## Load and process data

In [1]:
using DataFrames
using Dates

Loading the comma separated data from disk:

In [2]:
@time optData = readtable("../data/intmed_data/optData.csv")

elapsed time: 12.680159701 seconds (3621159908 bytes allocated, 10.43% gc time)

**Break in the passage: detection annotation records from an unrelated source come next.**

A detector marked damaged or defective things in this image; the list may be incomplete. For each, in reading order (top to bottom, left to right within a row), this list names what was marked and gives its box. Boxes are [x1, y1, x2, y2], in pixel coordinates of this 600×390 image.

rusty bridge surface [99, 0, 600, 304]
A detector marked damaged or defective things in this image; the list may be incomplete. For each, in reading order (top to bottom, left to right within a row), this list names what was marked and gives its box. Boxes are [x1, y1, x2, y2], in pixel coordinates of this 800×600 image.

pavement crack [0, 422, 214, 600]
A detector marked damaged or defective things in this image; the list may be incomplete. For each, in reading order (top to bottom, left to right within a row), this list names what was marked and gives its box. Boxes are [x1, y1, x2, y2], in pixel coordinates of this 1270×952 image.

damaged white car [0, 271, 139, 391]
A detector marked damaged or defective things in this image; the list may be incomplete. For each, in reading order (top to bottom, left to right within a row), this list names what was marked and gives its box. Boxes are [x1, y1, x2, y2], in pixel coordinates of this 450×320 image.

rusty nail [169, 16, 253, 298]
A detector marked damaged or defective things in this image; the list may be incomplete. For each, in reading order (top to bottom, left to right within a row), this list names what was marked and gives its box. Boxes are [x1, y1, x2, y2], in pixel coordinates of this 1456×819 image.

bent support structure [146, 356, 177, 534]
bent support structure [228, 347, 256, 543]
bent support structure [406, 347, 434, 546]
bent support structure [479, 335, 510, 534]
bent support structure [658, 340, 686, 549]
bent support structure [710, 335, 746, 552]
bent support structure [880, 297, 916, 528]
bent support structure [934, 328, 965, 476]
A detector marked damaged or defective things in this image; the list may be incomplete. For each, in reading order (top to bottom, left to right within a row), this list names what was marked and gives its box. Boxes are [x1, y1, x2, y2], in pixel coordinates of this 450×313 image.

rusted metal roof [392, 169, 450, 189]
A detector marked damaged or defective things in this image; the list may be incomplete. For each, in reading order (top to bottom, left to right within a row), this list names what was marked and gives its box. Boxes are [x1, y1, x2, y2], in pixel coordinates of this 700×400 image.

Unnamed: 0,Date,Option_Price,Bid,Ask,Volume,Open_Interest,Strike,Expiry,DAX,EONIA_matched,Time_to_Maturity,IsCall
1,732495,3931.1,,,1,104,1800,732660,5712.69,0.031667592146348,0.466666666666667,true
2,732495,0.1,,,0,5515,1800,732660,5712.69,0.0316675921463482,0.466666666666667,false
3,732495,3734.0,,,0,2152,2000,732660,5712.69,0.0316675921463482,0.466666666666667,true
4,732495,0.1,,,0,20941,2000,732660,5712.69,0.0316675921463482,0.466666666666667,false
5,732495,3536.9,,,0,2,2200,732660,5712.69,0.0316675921463482,0.466666666666667,true
6,732495,0.1,,,0,4626,2200,732660,5712.69,0.0316675921463482,0.466666666666667,false
7,732495,3339.8,,,0,2009,2400,732660,5712.69,0.0316675921463482,0.466666666666667,true
8,732495,0.1,,,0,13367,2400,732660,5712.69,0.0316675921463482,0.466666666666667,false
9,732495,0.2,,,0,2297,2600,732660,5712.69,0.0316675921463482,0.466666666666667,false
10,732495,2945.9,,,0,624,2800,732660,5712.69,0.0316675921463482,0.466666666666667,true


## Choosing the data format

When dealing with data we always have to face a tradeoff between intuitive and user friendly data formats and data formats that are primarily targeting pure speed. In this case, for example, we need to decide on the data type used for date information. The fastest solution would be to keep dates as unintuitive `Int64` numbers, or we could transform them to `Date` format. Before we can make a decision, we first will perform some speed comparisons. As example, we will look at different implementations of a function that lists all unique options in a given dataset.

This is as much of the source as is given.